Sur le plan technique, nous pensons opportun de retenir la définition reprise par un rapport parlementaire, ce qui présente l’avantage de ne pas avoir à arbitrer entre les différentes définitions disponibles. Ainsi, en France, l’Office Parlementaire d’Evaluation des Choix Scientifiques et Technologiques (OPECST) définit la blockchain ainsi : « La blockchain peut être définie d’un point de vue utilitariste comme une technologie qui permet un stockage, un transfert d’information, de valeur, de documents ou de données de manière directe, sans intermédiaire et automatisée. Les échanges et leur stockage sont immuables car enregistrés par les différentes parties constituées. Il est aussi intéressant de considérer la blockchain d’un point de vue technique comme l’addition de trois composants bien connus depuis les années 80 : des algorithmes cryptographiques, des méthodes de consensus et un réseau. Il faut bien distinguer les applications sur les blockchains des infrastructures de blockchain.[1]« 

Sur le plan juridique, au Maroc, la blockchain n’est pas encore définie, si ce n’est de façon indirecte pour traiter de la cryptomonnaie : ainsi, Bank Al-Maghrib, l’Autorité Marocaine du Marché des Capitaux (AMMC) et le Ministère de l’Economie et des Finances se sont-ils accordés, pour les besoins d’un communiqué conjoint, sur la définition suivante : « La monnaie virtuelle ou crypto-monnaie est une unité de compte décentralisée, créée non pas par un Etat ou une Union monétaire mais par un groupe de personnes (physiques ou morales), reposant sur l’existence d’un registre contenant la totalité des transactions, tenu à jour sur l’ensemble des nœuds du réseau (technologie Blockchain).[2]« 

Un auteur marocain propose une définition assez complète : « une technologie permettant le stockage et la transmission d’informations ou de transactions. C’est une base de données mondiale partagée entre plusieurs utilisateurs.
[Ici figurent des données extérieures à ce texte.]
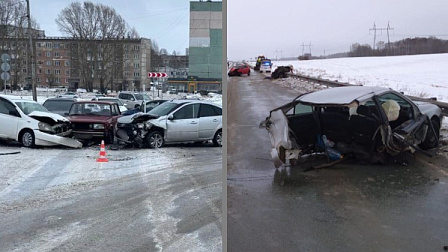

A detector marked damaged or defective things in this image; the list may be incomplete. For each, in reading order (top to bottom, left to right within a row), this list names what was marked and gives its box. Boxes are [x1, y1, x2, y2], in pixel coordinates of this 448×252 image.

damaged vehicle [0, 94, 82, 148]
crashed white car [0, 95, 82, 149]
damaged vehicle [115, 100, 220, 148]
crashed white car [115, 100, 220, 148]
crashed white car [260, 86, 442, 167]
damaged vehicle [260, 86, 442, 169]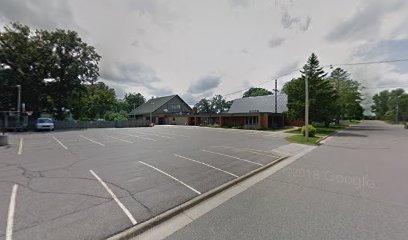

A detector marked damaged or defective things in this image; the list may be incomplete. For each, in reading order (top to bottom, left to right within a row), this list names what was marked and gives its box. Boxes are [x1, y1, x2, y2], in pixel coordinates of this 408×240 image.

cracked asphalt [0, 124, 288, 239]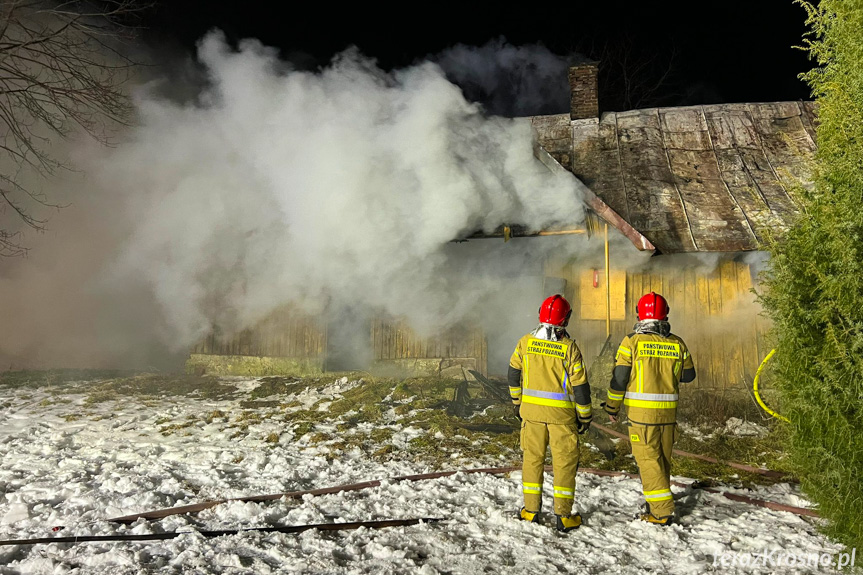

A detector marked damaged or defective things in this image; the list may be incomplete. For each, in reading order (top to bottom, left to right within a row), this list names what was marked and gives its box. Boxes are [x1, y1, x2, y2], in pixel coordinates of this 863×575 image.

Il s’agit d’une solution basée sur le principe « pair à pair » qui fonctionne sans l’intervention d’une tierce partie (banque centrale par exemple) assurant la sécurité de la transaction. Ainsi, la confiance générée par la cryptographie se substitue-t-elle à celle assurée par la banque centrale s’agissant des monnaies traditionnelles.[3]« 

Si l’on prend l’exemple français, le Code Monétaire et Financier ne définit pas la blockchain mais préfère déterminer les conditions que doit remplir une blockchain (appelée dispositif d’enregistrement électronique partagé) pour être qualifiée de telle. La démarche paraît judicieuse : craignant d’être rapidement dépassé par la technologie, le pouvoir normatif n’a peut-être pas voulu se perdre à concevoir une définition qui aurait pu se révéler rapidement obsolète. En revanche, énoncer les critères à satisfaire, dont on peut penser qu’ils sont immuables, peut être une façon d’encadrer l’innovation technologique sans la brider.
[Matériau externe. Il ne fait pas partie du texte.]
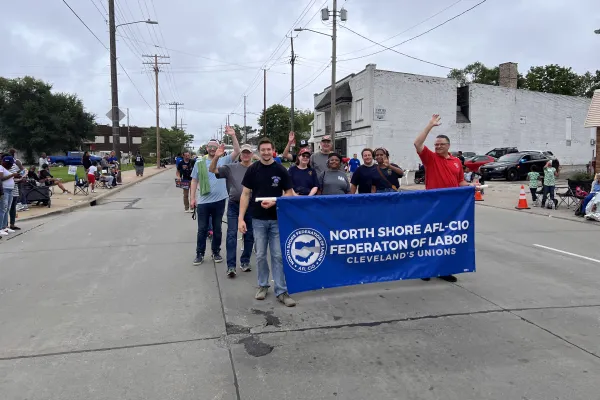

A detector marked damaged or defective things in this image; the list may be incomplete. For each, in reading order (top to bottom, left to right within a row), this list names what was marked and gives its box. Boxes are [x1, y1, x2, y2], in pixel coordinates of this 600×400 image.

cracked asphalt road [1, 171, 600, 396]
Ainsi, l’article R. 211-9-7 du Code Monétaire et Financier énonce-t-il les conditions suivantes que la blockchain doit satisfaire : « Le dispositif d’enregistrement électronique partagé mentionné à l’article L. 211-3 est conçu et mis en œuvre de façon à garantir l’enregistrement et l’intégrité des inscriptions et à permettre, directement ou indirectement, d’identifier les propriétaires des titres, la nature et le nombre de titres détenus. Les inscriptions réalisées dans ce dispositif d’enregistrement font l’objet d’un plan de continuité d’activité actualisé comprenant notamment un dispositif externe de conservation périodique des données. Lorsque des titres sont inscrits dans ce dispositif d’enregistrement, le propriétaire de ces titres peut disposer de relevés des opérations qui lui sont propres. » Bien entendu, cette définition est d’application limitée aux opérations sur titres financiers (actions, obligations, etc.).
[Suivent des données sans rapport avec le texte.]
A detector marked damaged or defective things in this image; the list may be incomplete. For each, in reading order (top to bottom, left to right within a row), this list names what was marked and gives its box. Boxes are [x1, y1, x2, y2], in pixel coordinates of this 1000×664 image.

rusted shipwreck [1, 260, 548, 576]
Ces définitions, pour complètes qu’elles soient, n’en sont pas moins absconses. C’est pourquoi, si l’on devait vulgariser la blockchain, emprunterait-on la métaphore suivante : la blockchain est « un grand livre comptable ouvert et infalsifiable, que chacun peut consulter et où l’on peut écrire sous le contrôle de tous, sachant que ce qui est écrit ne peut pas être effacé par la suite. Une page du livre correspond à un bloc, tandis que sa reliure est la chaîne.[4]« 

Quels avantages pour quels inconvénients ?

Les avantages prêtés à la blockchain sont nombreux.

Tout d’abord, sur le plan de la sécurité, cette technologie garantit l’enregistrement, l’horodatage et l’authentification d’une donnée sans avoir recours à un tiers ; l’immutabilité et l’intégrité du registre sont assurés de sorte que tout ajout, retrait ou modification d’une transaction invalide l’empreinte cryptographique de la chaîne entière.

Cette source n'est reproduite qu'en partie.